____ Passage for review

Note for Cluster Users

If you are using a cluster that does not support Singularity well, please switch to the without_docker branch. This branch is tailored for environments where containers might not be the best option.

git checkout without_docker

License

Codes here are licensed under the GNU General Public License v3.

________
____ Given information

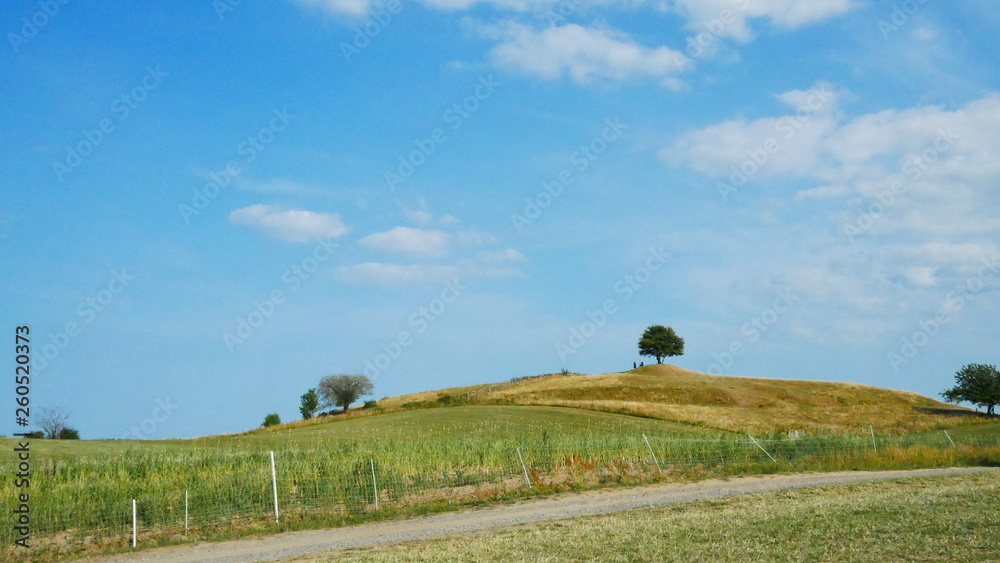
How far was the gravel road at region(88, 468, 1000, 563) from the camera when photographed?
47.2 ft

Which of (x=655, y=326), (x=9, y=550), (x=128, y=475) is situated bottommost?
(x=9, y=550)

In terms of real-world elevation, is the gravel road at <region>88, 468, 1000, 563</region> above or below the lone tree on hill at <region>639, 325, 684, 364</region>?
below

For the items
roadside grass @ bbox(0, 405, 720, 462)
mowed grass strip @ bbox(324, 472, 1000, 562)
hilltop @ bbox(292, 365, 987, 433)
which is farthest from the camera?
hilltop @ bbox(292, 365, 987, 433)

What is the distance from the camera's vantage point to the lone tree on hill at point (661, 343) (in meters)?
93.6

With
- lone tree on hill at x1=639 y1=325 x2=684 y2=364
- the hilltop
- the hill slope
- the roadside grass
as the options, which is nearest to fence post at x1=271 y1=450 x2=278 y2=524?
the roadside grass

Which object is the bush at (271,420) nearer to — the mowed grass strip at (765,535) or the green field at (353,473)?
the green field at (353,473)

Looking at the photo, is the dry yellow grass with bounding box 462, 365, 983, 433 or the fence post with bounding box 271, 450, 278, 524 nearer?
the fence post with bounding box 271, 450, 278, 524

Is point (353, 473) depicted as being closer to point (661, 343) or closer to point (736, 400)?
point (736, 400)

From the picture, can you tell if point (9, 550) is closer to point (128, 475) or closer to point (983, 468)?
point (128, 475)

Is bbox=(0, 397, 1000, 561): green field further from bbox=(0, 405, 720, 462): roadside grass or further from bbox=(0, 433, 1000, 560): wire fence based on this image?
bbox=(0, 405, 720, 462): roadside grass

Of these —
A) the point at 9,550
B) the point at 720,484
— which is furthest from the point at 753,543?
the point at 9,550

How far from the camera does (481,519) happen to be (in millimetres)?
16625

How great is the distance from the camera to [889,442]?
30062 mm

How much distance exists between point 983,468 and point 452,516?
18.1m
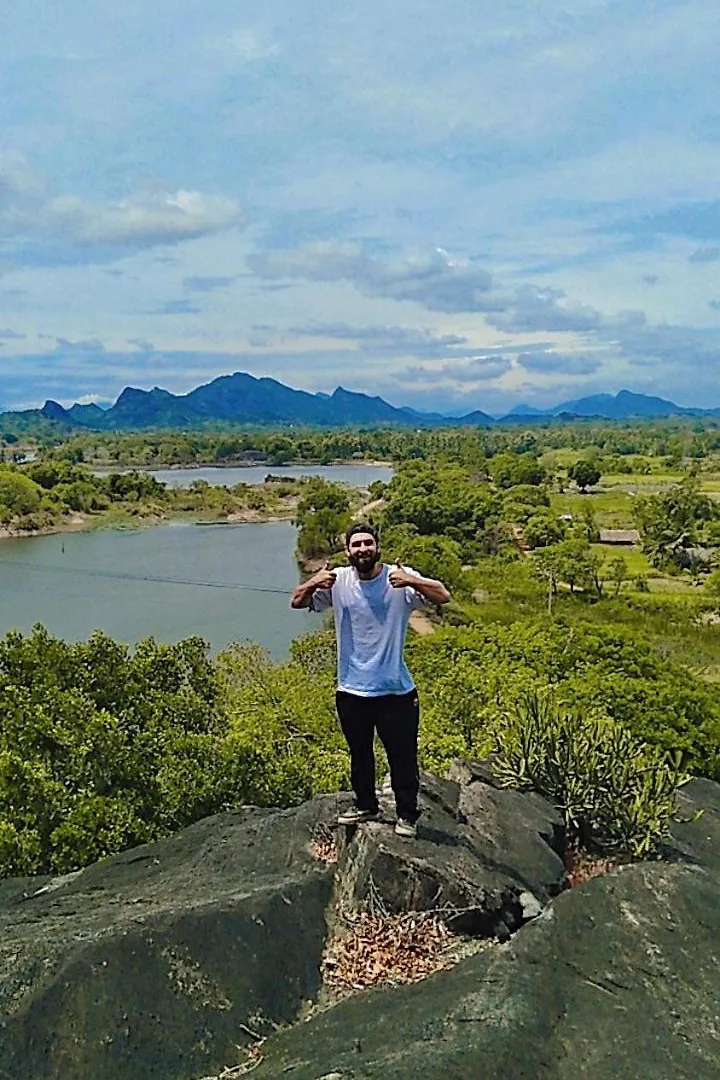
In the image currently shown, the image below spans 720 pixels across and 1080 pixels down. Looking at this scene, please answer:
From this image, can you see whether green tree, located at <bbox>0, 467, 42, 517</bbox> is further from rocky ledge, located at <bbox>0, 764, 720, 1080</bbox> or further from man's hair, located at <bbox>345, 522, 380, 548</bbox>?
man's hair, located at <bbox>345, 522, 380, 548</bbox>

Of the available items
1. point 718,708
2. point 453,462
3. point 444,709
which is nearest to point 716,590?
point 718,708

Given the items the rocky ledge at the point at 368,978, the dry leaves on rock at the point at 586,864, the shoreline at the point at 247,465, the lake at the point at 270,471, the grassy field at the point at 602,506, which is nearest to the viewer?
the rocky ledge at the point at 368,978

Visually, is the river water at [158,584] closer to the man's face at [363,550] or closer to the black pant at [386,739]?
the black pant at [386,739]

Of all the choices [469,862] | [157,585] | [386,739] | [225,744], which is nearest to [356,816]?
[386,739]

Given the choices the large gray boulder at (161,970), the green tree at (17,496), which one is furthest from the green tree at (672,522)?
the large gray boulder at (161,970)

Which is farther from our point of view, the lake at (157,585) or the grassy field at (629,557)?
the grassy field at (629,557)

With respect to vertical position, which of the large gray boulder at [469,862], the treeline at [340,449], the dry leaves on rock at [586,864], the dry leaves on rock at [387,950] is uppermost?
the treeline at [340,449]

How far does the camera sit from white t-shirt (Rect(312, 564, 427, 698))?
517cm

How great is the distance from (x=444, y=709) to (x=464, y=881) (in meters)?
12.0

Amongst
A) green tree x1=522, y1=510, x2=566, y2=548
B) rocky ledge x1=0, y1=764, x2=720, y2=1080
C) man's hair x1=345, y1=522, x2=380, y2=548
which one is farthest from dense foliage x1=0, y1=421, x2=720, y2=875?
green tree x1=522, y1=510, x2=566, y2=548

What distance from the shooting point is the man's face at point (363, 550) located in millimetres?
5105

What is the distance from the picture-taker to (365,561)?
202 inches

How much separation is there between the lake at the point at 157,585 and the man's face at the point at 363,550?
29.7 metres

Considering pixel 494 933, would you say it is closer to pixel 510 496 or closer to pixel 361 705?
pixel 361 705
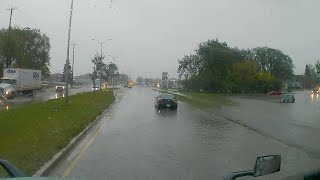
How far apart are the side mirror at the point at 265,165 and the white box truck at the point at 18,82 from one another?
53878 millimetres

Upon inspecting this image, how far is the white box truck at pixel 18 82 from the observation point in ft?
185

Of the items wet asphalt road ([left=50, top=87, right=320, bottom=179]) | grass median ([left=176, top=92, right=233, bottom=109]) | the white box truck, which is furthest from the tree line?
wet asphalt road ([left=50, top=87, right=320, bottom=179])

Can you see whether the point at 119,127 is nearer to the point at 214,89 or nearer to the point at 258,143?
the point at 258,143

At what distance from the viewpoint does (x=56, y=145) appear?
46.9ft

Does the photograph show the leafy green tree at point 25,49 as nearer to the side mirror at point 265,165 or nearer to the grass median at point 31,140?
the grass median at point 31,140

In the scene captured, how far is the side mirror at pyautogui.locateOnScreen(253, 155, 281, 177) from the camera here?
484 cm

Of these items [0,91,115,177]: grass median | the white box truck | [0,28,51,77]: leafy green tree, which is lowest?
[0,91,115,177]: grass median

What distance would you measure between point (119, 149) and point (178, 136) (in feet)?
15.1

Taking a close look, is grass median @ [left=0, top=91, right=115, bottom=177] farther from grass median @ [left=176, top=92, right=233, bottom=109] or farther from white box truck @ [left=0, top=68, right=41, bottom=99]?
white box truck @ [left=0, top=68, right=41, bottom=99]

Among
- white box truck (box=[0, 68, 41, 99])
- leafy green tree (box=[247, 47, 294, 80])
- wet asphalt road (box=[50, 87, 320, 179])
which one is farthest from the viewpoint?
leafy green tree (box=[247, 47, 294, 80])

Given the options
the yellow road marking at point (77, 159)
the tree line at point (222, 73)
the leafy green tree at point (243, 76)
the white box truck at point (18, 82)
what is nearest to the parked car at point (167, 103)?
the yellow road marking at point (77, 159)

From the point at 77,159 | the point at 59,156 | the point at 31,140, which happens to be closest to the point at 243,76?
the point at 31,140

________

▶ _What to work on_:
[a] Do these statements agree with the note for cluster users? Answer yes or no for each, quoting the words of the note that decide it.
(i) The without_docker branch is meant for clusters that support Singularity well.
(ii) The code is released under version 3 of the GNU General Public License.
(iii) The command given for switching branches is git checkout without_docker.
[b] Answer from the note for cluster users:
(i) Which branch should cluster users switch to?
(ii) What kind of environment is that branch tailored for?
(iii) Under what license is the code offered?
None of the data is needed here.

▶ _Numbered responses_:
[a]
(i) No: "If you are using a cluster that does not support Singularity well, please switch to the without_docker branch."
(ii) Yes: "Codes here are licensed under the GNU General Public License v3."
(iii) Yes: "git checkout without_docker"

[b]
(i) The without_docker branch.
(ii) Environments where containers might not be the best option.
(iii) The GNU General Public License v3.